[EXERCISE AIM] Turn the material into a JSON list of strings with one string per line, starting at the line that contains "From the point" and continuing through the final line of the material. Skip blank lines.

[DATA IN THIS EXERCISE]
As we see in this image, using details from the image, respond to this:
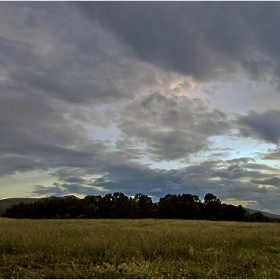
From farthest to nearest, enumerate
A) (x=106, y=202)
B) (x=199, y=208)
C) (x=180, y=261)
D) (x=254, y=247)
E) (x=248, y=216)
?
(x=106, y=202) < (x=199, y=208) < (x=248, y=216) < (x=254, y=247) < (x=180, y=261)

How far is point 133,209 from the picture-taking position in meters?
69.1

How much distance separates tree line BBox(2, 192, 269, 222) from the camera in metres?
60.4

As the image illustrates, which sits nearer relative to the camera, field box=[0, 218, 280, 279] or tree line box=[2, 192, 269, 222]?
field box=[0, 218, 280, 279]

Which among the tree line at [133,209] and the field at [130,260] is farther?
the tree line at [133,209]

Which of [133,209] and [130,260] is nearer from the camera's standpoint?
[130,260]

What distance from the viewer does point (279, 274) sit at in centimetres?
668

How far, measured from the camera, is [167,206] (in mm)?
67688

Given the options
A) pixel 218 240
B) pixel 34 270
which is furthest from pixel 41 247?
pixel 218 240

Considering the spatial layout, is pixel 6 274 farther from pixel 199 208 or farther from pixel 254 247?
pixel 199 208

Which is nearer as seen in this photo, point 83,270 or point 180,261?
point 83,270

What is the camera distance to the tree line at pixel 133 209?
60.4 metres

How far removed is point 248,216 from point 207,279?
5824 centimetres

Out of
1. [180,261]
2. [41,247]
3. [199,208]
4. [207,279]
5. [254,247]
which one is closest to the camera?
[207,279]

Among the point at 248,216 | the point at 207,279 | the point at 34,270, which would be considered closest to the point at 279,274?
the point at 207,279
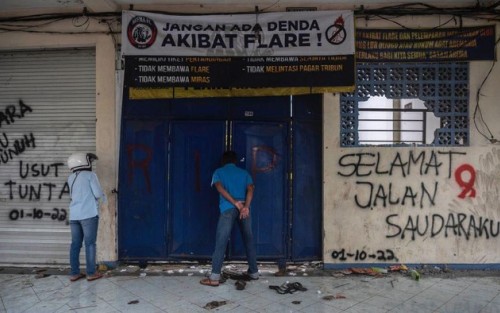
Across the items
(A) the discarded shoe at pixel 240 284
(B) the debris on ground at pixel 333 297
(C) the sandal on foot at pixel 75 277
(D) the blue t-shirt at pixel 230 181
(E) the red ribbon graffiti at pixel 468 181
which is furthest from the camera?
(E) the red ribbon graffiti at pixel 468 181

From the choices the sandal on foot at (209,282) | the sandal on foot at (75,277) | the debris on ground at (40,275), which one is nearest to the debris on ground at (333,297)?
the sandal on foot at (209,282)

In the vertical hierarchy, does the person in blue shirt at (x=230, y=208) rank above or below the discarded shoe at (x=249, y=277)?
above

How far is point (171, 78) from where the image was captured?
5391 millimetres

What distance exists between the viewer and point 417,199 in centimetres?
546

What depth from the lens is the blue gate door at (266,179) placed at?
5.64 metres

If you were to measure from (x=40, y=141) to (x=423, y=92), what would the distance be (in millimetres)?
5979

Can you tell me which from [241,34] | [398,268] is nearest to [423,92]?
[398,268]

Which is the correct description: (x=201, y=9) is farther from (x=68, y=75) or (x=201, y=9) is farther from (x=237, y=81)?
(x=68, y=75)

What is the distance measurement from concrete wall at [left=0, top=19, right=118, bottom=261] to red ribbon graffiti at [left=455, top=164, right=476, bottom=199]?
5166 mm

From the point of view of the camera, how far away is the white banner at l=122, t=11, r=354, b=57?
5.39 m

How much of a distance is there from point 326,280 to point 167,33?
13.8ft

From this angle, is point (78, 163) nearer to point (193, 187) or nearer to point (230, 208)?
point (193, 187)

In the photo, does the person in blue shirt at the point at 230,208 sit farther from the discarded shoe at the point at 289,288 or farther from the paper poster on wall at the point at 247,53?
the paper poster on wall at the point at 247,53

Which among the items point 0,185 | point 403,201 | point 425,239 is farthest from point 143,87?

[WRITTEN SOLUTION]
[
  "From the point of view of the camera, how far away is the white banner at l=122, t=11, r=354, b=57?",
  "5.39 m",
  "How much of a distance is there from point 326,280 to point 167,33?",
  "13.8ft",
  "From this angle, is point (78, 163) nearer to point (193, 187) or nearer to point (230, 208)?",
  "point (193, 187)",
  "In the photo, does the person in blue shirt at the point at 230,208 sit farther from the discarded shoe at the point at 289,288 or farther from the paper poster on wall at the point at 247,53?",
  "the paper poster on wall at the point at 247,53",
  "Which among the items point 0,185 | point 403,201 | point 425,239 is farthest from point 143,87?"
]